Two of the areas I’ve seen change the most in my life are how I spend money and time.
Adam is a minimalist. When we met, he could fit all the clothing he owned into an overnight bag. Not kidding. I started buying him clothes and shoes, and he would sound like an old man, “Why do I need all those shoes?? You can only wear one at a time.” Oye. So while Adam embraced adding a few dress shirts to his wardrobe, I also made adjustments in the other direction. Instead of seeing charges for Express and Target one after another on my credit card statement, I see reoccurring charges for Kroger and Home Depot. Not that I don’t shop at all, but my personal shopping has dramatically decreased. My priorities have shifted to house and home, and I have learned to spend less money on boots and scarves and other things I probably don’t need or have enough of already.
Time is a hard thing to give up. It feels sacred and cherished and yours to decide how you want to spend it. In marriage (and I’m sure even more-so with kids) time becomes less and less yours. Even spending time cleaning up after another person is an adjustment. When you have roommates, you sometimes do that thing where you pick out the dirty dishes in the sink that are yours, wash those, and walk away feeling like you did “your share.” Or you pick up the stuff in the living room that’s “yours’. Well, in marriage, the “yours” is “ours” and you don’t get to pick and chose.
I’ve enjoyed taking care of the meals, keeping a clean home, and other household chores that bless both of us. However I think it took a good 6 months for me not to point out each and every thing I did around the home or for Adam. Which was annoying, and sorta not the point. It’s still a daily decision to sacrifice time that I feel I could spend doing a dozen other things and clean the bathroom or take out the trash. But when I freely give of my time to my husband and my home, everything feels a little more peaceful. And I like it that way.
Marriage has been a whirlwind. Some things were exactly as I expected they would be and some have completely taken me by surprise. Everyone tells you that you think you know what you’re getting into, but you have no idea…and they’re right. How can you? It’s something totally and completely new, unlike anything you’ve gone through before.

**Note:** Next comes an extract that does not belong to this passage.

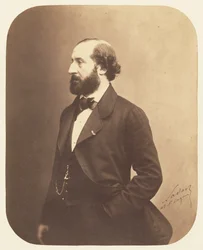 Portrait of Émile Augier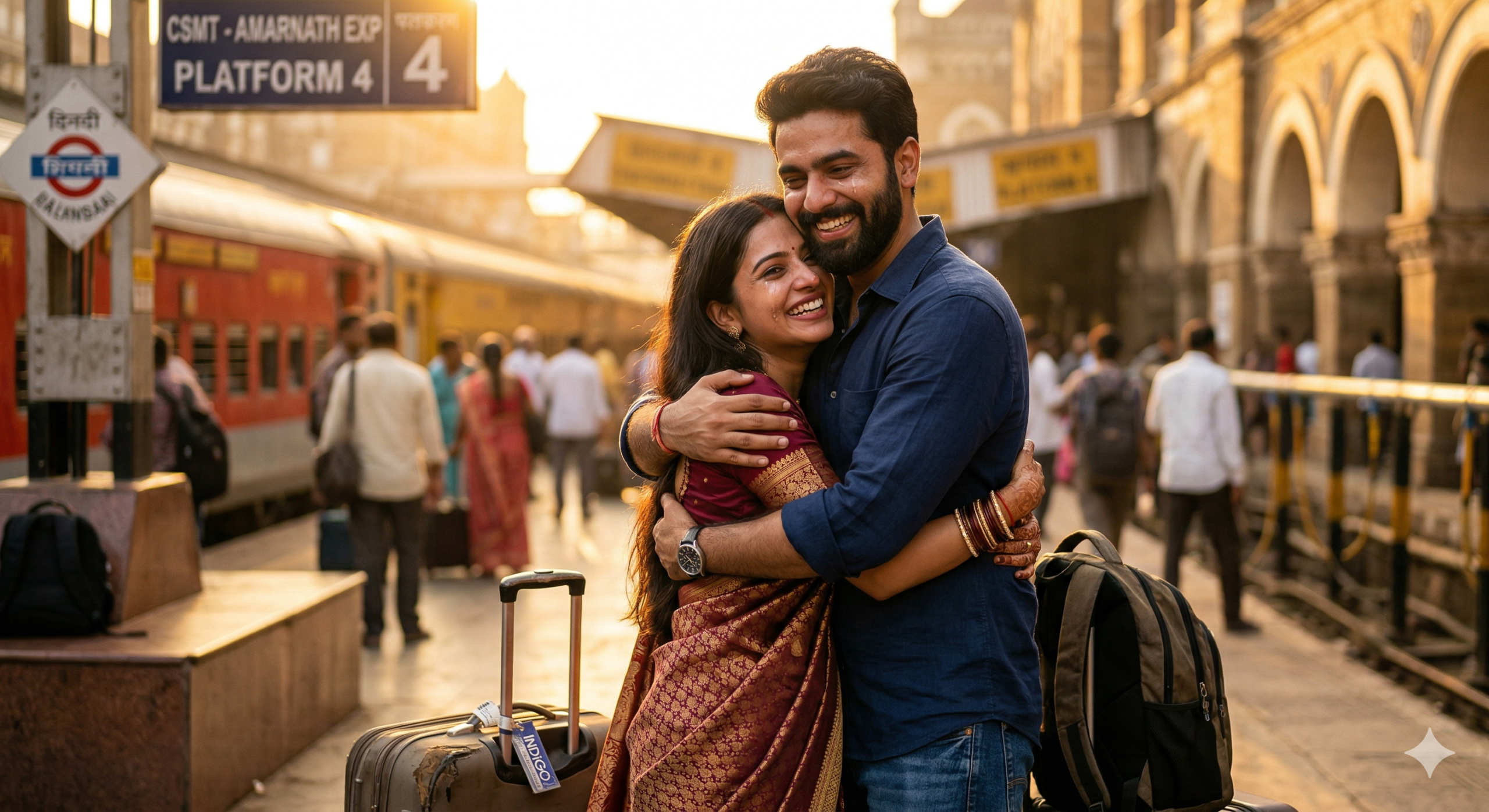 Happy couple back together after using vashikaran yantra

It sands down your rough edges and exposes your ugly spots, yet gives you freedom and space to grow and change and learn and apologize and thrive. Marriage should be a holy and edifying experience, where you taste a bit of heaven on earth.
Whether you’re just starting out, praying for your mate, or celebrating 20 years of faithfulness, may you experience love and forgiveness, freedom and acceptance, respect and admiration, and enjoy all of what God intended for marriage. It’s a wild and beautiful ride.